Top of Material shown

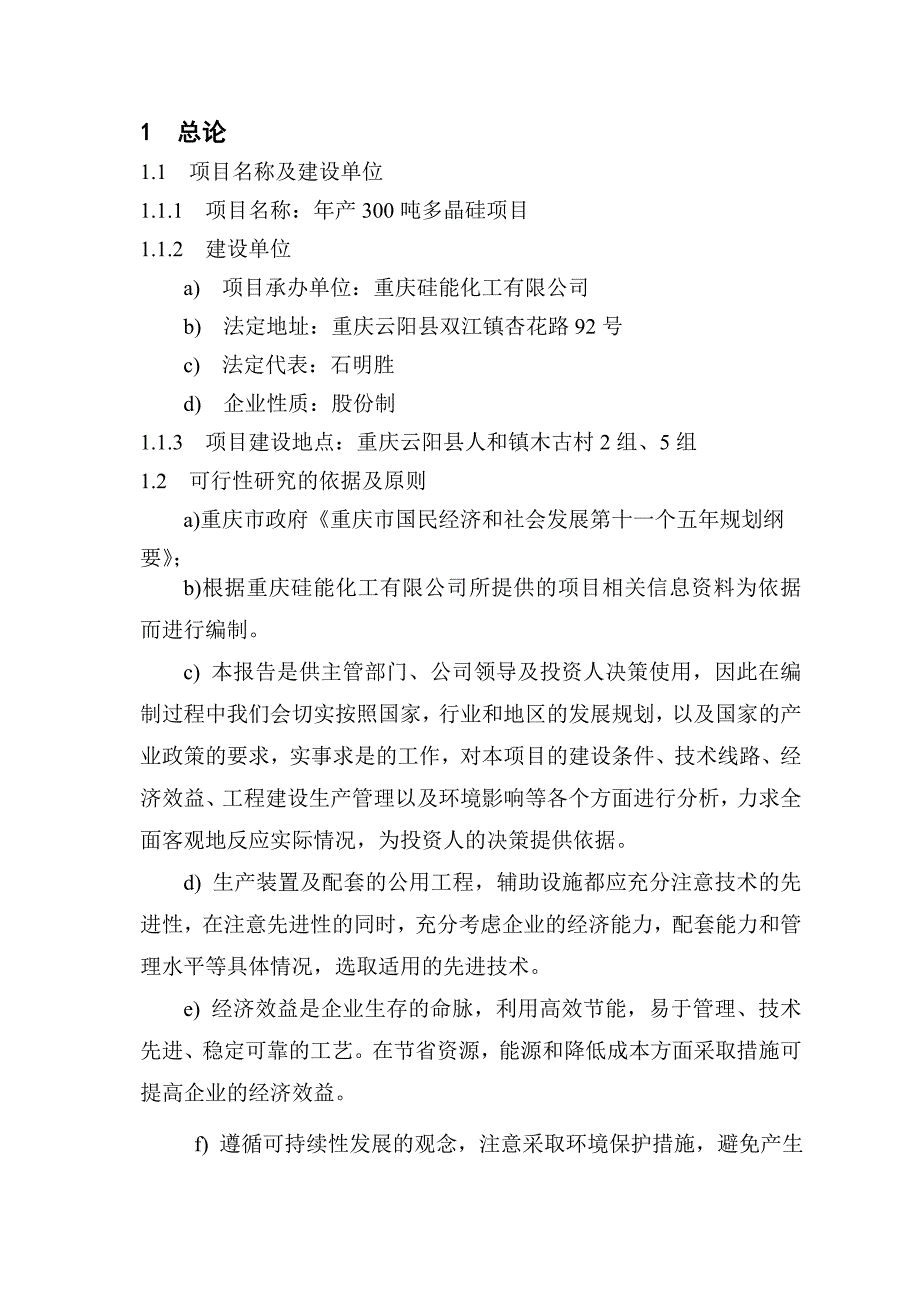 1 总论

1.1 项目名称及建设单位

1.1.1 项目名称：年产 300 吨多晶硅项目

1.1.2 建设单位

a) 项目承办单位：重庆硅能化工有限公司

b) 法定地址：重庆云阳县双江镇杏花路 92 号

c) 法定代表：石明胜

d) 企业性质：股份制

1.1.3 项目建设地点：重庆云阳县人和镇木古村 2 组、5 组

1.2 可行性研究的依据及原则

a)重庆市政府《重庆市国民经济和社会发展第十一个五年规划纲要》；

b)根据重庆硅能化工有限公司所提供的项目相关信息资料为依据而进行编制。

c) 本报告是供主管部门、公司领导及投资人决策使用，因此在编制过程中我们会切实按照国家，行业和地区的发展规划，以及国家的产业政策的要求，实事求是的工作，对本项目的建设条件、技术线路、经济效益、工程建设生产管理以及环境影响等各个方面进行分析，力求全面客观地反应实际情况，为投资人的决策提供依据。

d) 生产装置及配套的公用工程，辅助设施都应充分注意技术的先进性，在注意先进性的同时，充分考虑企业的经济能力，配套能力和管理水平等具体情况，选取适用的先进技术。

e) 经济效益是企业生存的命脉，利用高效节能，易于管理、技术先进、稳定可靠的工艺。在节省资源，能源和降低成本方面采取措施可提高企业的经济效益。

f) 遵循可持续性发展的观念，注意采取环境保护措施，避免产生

Bottom of Material shown

# [What you are asked to do]
The records above must be output exactly, except for the pictures.

# [Answer to this exercise]
 1 总论

1.1 项目名称及建设单位

1.1.1 项目名称：年产 300 吨多晶硅项目

1.1.2 建设单位

a) 项目承办单位：重庆硅能化工有限公司

b) 法定地址：重庆云阳县双江镇杏花路 92 号

c) 法定代表：石明胜

d) 企业性质：股份制

1.1.3 项目建设地点：重庆云阳县人和镇木古村 2 组、5 组

1.2 可行性研究的依据及原则

a)重庆市政府《重庆市国民经济和社会发展第十一个五年规划纲要》；

b)根据重庆硅能化工有限公司所提供的项目相关信息资料为依据而进行编制。

c) 本报告是供主管部门、公司领导及投资人决策使用，因此在编制过程中我们会切实按照国家，行业和地区的发展规划，以及国家的产业政策的要求，实事求是的工作，对本项目的建设条件、技术线路、经济效益、工程建设生产管理以及环境影响等各个方面进行分析，力求全面客观地反应实际情况，为投资人的决策提供依据。

d) 生产装置及配套的公用工程，辅助设施都应充分注意技术的先进性，在注意先进性的同时，充分考虑企业的经济能力，配套能力和管理水平等具体情况，选取适用的先进技术。

e) 经济效益是企业生存的命脉，利用高效节能，易于管理、技术先进、稳定可靠的工艺。在节省资源，能源和降低成本方面采取措施可提高企业的经济效益。

f) 遵循可持续性发展的观念，注意采取环境保护措施，避免产生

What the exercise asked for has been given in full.